'Joe Biden is not physically or cognitively fit to be our president': Ex-White House doc Ronny Jackson and 13 GOP reps. send president a letter urging him to take mental test
Texas Republican Rep. Ronny Jackson, who served as Donald Trump's White House physician, on Thursday night called on Joe Biden to take a cognitive test to prove that he was capable of leading the country.
'We can't sit on this any longer,' Jackson told Fox News host Sean Hannity.
He said Biden's performance overseas this week with world leaders was 'embarrassing'.
Jackson told Hannity: 'He's not physically or cognitively fit to be our president right now.'
Jackson said he had been saying this for years.
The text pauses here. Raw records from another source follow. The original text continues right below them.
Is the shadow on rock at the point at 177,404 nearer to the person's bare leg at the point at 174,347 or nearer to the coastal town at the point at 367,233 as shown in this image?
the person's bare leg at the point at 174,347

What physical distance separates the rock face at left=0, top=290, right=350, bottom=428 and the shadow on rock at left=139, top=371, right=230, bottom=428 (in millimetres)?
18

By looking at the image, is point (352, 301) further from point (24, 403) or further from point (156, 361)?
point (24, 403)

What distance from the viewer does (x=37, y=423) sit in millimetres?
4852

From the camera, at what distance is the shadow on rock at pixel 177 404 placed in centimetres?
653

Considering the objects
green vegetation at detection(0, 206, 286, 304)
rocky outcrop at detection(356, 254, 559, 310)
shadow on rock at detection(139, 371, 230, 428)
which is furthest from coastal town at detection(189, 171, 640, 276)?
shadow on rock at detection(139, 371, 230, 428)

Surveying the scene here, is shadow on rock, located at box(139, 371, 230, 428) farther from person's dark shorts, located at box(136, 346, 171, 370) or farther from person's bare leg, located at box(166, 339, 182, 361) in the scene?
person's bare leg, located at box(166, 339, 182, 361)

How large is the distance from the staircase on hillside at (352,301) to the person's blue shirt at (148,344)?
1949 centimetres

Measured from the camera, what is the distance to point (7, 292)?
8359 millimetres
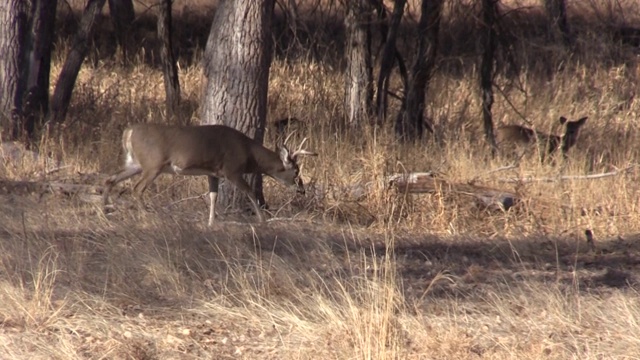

'I know what the rigors of this job are, physically and cognitively - it's demanding.
'He's not inspiring confidence.
'It's sending the wrong message to our adversaries.'
Ronny Jackson, who served as Donald Trump's personal physician, on Thursday night told Sean Hannity he was deeply concerned about Joe Biden's mental state - declaring that he had been voicing concern for several years
Jackson said that Biden's behavior on his trip to the UK, Belgium and Switzerland had been 'embarrassing'
Jackson added: 'We need to know that we can trust our president, and we need to know that he's in charge of what's going on and someone else isn't pulling the strings behind the scenes.
'Because that's what it looks like now.'
Jackson himself was subject to an Inspector General's report in March that found he engaged in 'inappropriate conduct' involving alcohol use, 'disparaged' and 'belittled' subordinates.
He was Trump's unsuccessful nominee in 2018 to become the Secretary of Veterans Affairs.
The congressman announced earlier on Thursday that he has sent Biden a letter urging him to take a cognitive test.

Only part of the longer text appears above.